Work to do.
Extract all of the items below word for word, leaving out the pictures.

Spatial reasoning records

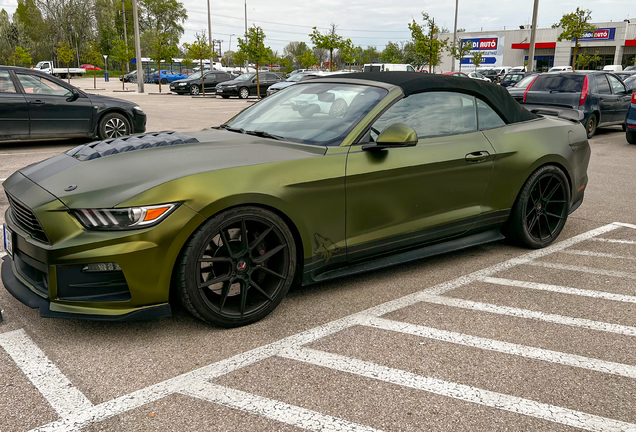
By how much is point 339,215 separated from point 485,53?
252ft

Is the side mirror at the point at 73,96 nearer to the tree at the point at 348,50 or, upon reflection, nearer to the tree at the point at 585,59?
the tree at the point at 348,50

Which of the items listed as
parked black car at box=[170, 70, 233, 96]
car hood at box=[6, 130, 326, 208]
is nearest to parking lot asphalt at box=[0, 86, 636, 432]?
car hood at box=[6, 130, 326, 208]

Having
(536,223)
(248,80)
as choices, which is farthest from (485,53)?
(536,223)

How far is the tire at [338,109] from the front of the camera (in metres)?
3.96

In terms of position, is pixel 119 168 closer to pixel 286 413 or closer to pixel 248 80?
pixel 286 413

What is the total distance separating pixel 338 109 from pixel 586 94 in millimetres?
10545

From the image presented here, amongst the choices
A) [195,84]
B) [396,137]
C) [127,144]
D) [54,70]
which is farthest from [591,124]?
[54,70]

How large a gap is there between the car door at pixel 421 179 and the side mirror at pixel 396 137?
0.45 feet

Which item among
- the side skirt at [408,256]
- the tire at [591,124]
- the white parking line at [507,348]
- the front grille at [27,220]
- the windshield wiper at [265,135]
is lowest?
the white parking line at [507,348]

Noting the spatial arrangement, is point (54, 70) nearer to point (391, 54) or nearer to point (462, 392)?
point (391, 54)

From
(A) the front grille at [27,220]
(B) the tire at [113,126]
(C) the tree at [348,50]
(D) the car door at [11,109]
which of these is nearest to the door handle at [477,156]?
(A) the front grille at [27,220]

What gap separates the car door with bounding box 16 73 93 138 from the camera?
1024 cm

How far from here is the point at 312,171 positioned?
11.4ft

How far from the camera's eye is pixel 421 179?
13.0ft
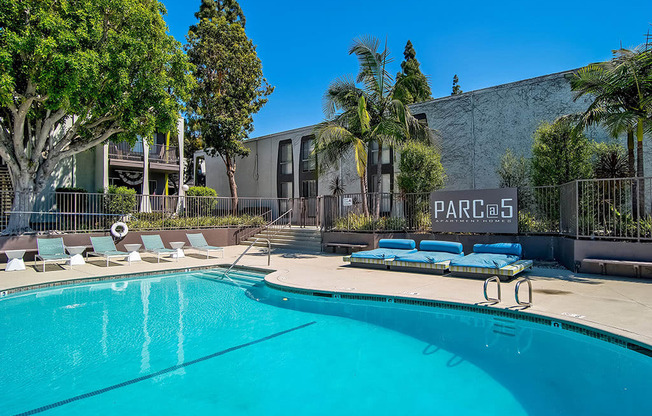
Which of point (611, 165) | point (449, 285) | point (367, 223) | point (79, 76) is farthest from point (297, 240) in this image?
point (611, 165)

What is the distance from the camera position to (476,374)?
492 cm

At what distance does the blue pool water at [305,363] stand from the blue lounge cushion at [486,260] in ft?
9.11

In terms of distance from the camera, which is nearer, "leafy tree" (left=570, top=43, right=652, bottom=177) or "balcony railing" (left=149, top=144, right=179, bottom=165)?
"leafy tree" (left=570, top=43, right=652, bottom=177)

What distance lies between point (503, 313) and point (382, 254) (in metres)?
4.97

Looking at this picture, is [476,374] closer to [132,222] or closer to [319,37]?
[132,222]

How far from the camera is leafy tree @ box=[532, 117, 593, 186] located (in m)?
13.0

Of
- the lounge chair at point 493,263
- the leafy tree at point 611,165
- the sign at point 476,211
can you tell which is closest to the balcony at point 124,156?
the sign at point 476,211

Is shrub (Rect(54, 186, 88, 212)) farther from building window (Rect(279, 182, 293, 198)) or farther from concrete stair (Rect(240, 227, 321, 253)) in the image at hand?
building window (Rect(279, 182, 293, 198))

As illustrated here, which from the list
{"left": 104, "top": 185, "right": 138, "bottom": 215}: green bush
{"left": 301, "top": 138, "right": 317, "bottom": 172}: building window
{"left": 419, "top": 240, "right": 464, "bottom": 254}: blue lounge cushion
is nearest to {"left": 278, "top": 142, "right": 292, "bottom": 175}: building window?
{"left": 301, "top": 138, "right": 317, "bottom": 172}: building window

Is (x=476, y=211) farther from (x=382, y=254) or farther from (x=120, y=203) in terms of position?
(x=120, y=203)

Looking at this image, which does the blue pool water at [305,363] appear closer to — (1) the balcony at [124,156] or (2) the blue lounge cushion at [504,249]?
(2) the blue lounge cushion at [504,249]

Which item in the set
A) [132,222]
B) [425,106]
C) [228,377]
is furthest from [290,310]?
[425,106]

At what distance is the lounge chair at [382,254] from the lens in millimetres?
11438

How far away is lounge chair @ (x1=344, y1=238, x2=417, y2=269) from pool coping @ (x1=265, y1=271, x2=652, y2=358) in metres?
2.87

Exercise result.
By how much is point 339,215 separated from point 485,53?
252ft

Is the side mirror at the point at 73,96 nearer to the tree at the point at 348,50 or, upon reflection, nearer to the tree at the point at 585,59?
the tree at the point at 348,50

Which of the items listed as
parked black car at box=[170, 70, 233, 96]
car hood at box=[6, 130, 326, 208]
is nearest to parking lot asphalt at box=[0, 86, 636, 432]?
car hood at box=[6, 130, 326, 208]

Having
(536,223)
(248,80)
as choices, which is farthest from (485,53)?
(536,223)

How far is the tire at [338,109] from the front of the camera (in metres)?
3.96

In terms of position, is pixel 119 168 closer to pixel 286 413 or closer to pixel 248 80?
pixel 286 413

What is the total distance separating pixel 338 109 from pixel 586 94 in millimetres?
10545

From the image presented here, amongst the choices
A) [195,84]
B) [396,137]
C) [127,144]
D) [54,70]
which is farthest from [591,124]?
[54,70]

How large a gap is there between the car door at pixel 421 179 and the side mirror at pixel 396 137?
0.45 feet

Which item among
- the side skirt at [408,256]
- the tire at [591,124]
- the white parking line at [507,348]
- the front grille at [27,220]
- the windshield wiper at [265,135]
is lowest?
the white parking line at [507,348]

Noting the spatial arrangement, is point (54, 70) nearer to point (391, 54) or nearer to point (462, 392)?
point (391, 54)

From
(A) the front grille at [27,220]
(B) the tire at [113,126]
(C) the tree at [348,50]
(D) the car door at [11,109]
which of these is nearest to the door handle at [477,156]?
(A) the front grille at [27,220]

What gap separates the car door with bounding box 16 73 93 138 from the camera?
1024 cm

How far from here is the point at 312,171 positioned?
11.4ft

How far from the camera's eye is pixel 421 179?
13.0ft
Which of point (611, 165) | point (449, 285) | point (367, 223) | point (79, 76) is farthest from point (297, 240) in this image?
point (611, 165)

What is the distance from the camera position to (476,374)?
492 cm

At what distance does the blue pool water at [305,363] stand from the blue lounge cushion at [486,260] in ft?
9.11

In terms of distance from the camera, which is nearer, "leafy tree" (left=570, top=43, right=652, bottom=177) or "balcony railing" (left=149, top=144, right=179, bottom=165)?
"leafy tree" (left=570, top=43, right=652, bottom=177)

What distance lies between point (503, 313) and point (382, 254) (in metres)?
4.97

Looking at this picture, is [476,374] closer to [132,222] or closer to [319,37]?
[132,222]

How far from the camera is leafy tree @ box=[532, 117, 593, 186] located (in m)?
13.0

Of
- the lounge chair at point 493,263
- the leafy tree at point 611,165
- the sign at point 476,211
can you tell which is closest to the balcony at point 124,156?
the sign at point 476,211

Is shrub (Rect(54, 186, 88, 212)) farther from building window (Rect(279, 182, 293, 198)) or farther from concrete stair (Rect(240, 227, 321, 253)) in the image at hand?
building window (Rect(279, 182, 293, 198))

As illustrated here, which from the list
{"left": 104, "top": 185, "right": 138, "bottom": 215}: green bush
{"left": 301, "top": 138, "right": 317, "bottom": 172}: building window
{"left": 419, "top": 240, "right": 464, "bottom": 254}: blue lounge cushion
is nearest to {"left": 278, "top": 142, "right": 292, "bottom": 175}: building window?
{"left": 301, "top": 138, "right": 317, "bottom": 172}: building window

Is (x=476, y=211) farther from (x=382, y=254) or farther from (x=120, y=203) in terms of position?
(x=120, y=203)

Looking at this image, which does the blue pool water at [305,363] appear closer to — (1) the balcony at [124,156] or (2) the blue lounge cushion at [504,249]?
(2) the blue lounge cushion at [504,249]

Which item in the set
A) [132,222]
B) [425,106]
C) [228,377]
is furthest from [290,310]?
[425,106]

At what distance is the lounge chair at [382,254] from the lens in millimetres?
11438

How far away is lounge chair @ (x1=344, y1=238, x2=417, y2=269) from pool coping @ (x1=265, y1=271, x2=652, y2=358) in metres?
2.87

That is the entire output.